Allâme Şeyh Halid Eş-Şirvânî El-Orekî ve 93 (1877-78) Osmanlı-Rus Harbinde Iğdır Cephesinde Savaş Esnasında Kaybolması İle İlgili İsmail Hakkı Paşa’nın 29 Ağustos 1877 Tarihli Dâhiliye Nezaretine Telgrafı

 








Allâme Şeyh Halid Eş-Şirvânî El-Orekî ve 93 (1877-78) Osmanlı-Rus Harbinde Iğdır Cephesinde Savaş Esnasında Kaybolması İle İlgili İsmail Hakkı Paşa’nın 29 Ağustos 1877 Tarihli Dâhiliye Nezaretine Telgrafı

 

Şeyh Halid El-Orekî

 

Siirt, Şirvan’ın Orek karyesindendir. Mardin’de defîn-i hâk-ı ıtırnâk olan Meşhur Şeyh Musa Ez-Zûlî (Sultan Şeyhmus) neslinden Süleyman Efendi’nin oğludur. Verdiği bir icâzetnamede Dedesinin adı da Süleyman olarak kaydedilmiştir. Muş Bulanık Mollakend, Diyarbekir, Musul, Bağdat, Şam gibi beldeleri dolaşarak çok kuvvetli bir tahsil görmüştür. Molla Resul Es-Sipkî ve Allâme Molla Abdurrahman Mollakendi’nin yanında da tahsil görmüştür. Ardından çeşitli medreselerde uzun zaman müderrislik yapmıştır. Kısa zamanda ilmi ile şöhretyâb olmuş, ilminin Saadeddin Et-Taftazani ve Seyyid Şerif El-Cürcani kadar olduğu belitilmiş ve “Zamanının Taftazanisi ve Seyyid Şerifi” olarak şöhret bulmuştur. Nitekim, mürşidi Şeyh Seyyid Sibgatullah El-Arvasi ilimdeki seviyesi hususunda kendisine sual tevcih ettiğinde o da bunu tasdik edecek şekilde cevap vermiştir. Bazı kayıtlara göre İlmiye sınıfından olmakla Medreseler tefti vazifesi ile vazifelendirildiği belirtilse de bu konuda herhangi bir veri ve vesikaya rastlanılmamıştır.

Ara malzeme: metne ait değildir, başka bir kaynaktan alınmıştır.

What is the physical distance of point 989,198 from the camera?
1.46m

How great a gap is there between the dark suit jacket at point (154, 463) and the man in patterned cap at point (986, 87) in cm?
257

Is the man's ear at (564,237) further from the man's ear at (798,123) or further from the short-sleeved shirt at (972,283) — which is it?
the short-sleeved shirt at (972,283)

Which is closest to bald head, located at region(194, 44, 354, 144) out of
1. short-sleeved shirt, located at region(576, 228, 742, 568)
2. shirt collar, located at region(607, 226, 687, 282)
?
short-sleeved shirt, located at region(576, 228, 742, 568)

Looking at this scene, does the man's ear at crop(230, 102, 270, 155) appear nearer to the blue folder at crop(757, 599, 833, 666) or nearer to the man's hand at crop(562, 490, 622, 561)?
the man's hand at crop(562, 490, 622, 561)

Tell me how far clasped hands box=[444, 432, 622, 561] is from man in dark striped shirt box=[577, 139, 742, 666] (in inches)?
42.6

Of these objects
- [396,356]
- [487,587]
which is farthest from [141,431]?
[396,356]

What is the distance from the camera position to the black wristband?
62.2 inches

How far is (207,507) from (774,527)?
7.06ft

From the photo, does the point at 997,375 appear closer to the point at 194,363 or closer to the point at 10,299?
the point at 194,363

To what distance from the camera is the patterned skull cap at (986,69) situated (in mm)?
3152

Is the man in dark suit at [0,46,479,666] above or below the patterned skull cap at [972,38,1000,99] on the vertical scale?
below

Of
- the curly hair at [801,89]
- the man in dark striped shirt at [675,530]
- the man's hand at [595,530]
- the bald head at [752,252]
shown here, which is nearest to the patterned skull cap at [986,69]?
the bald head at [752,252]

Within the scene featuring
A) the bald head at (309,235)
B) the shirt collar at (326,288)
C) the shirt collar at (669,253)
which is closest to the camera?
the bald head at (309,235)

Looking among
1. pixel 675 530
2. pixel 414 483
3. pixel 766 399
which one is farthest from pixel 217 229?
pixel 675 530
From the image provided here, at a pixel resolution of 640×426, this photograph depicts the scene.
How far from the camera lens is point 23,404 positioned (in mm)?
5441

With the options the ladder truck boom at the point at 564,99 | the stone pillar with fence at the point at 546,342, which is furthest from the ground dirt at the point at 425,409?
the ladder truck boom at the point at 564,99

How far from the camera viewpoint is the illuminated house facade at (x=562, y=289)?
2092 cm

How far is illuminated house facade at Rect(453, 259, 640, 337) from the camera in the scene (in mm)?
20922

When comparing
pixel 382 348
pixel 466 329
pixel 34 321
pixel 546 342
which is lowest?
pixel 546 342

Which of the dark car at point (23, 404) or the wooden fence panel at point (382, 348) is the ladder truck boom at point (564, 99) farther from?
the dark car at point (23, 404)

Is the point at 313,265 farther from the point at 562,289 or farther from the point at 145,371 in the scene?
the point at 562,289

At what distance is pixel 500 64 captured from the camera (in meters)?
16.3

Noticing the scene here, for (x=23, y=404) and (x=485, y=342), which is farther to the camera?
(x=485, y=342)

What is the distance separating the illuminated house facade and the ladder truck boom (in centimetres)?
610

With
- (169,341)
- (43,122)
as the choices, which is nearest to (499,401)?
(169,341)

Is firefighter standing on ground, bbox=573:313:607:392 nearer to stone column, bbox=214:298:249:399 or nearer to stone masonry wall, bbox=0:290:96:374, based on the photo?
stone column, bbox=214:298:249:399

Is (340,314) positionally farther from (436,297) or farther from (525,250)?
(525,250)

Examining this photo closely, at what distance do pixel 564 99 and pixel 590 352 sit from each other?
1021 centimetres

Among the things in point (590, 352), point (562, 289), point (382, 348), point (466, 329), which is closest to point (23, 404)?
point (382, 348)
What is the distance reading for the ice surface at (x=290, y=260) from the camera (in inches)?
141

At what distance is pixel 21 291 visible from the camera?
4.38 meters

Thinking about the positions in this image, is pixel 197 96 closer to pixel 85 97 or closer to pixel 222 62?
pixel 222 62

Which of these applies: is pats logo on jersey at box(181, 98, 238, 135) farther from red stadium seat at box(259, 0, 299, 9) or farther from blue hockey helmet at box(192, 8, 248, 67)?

Bilahare Tasavvufa meyl ederek o sıralarda Bitlis-Hizan Gayda’da Medrese ve Dergâhı ile iştihar eden ve Seyyid Taha El-Hakkâri’nin ecille-i hulefasından Seyyid Sibgatullah El-Arvasi’nin bazı kerâmatını müşahade ettiğinden ona intisap eder. ( Şeyh Muhammed Asım El-Ohini, Birketu’l-Kelimât, 2018: 35-36)








Onun medresesinde müderrislk yaptığı gibi tarikat hilâfeti de alır. Hadis ilmi ile alakalı verdiği elimizde görüntüleri bulunan bulunan 1271/1854-55  Tarihli Erzurumlu Muhammed bin Abdilmuttalib'e verdiği icâzetnâmesinin ibâresinden çok büyük bir ilmi derinliğe ve belağata sahip olduğu anlaşılmaktadır.

 













Şeyh Hâlid Eş-şirvânî El-Oreki’de Bediüzzaman’ın da Tarihçe-i Hayatı’nda da söz edilir. Bediüzzamanı kitaplar üzerine imtihan eden Allâme Molla Halil El-Es'ardî'nin torunu olan hocası Molla Fethullah Bediüzzaman'a Bediüzzaman lakabını verir ve Zekâ ile hıfzın bir şahısta toplanması konusunda Bediüzzaman'ı Şeyh Hâlid El-Orekî'ye benzetir.:







Ve orada bulunan Molla Fethullah Efendi’nin medresesine gider. 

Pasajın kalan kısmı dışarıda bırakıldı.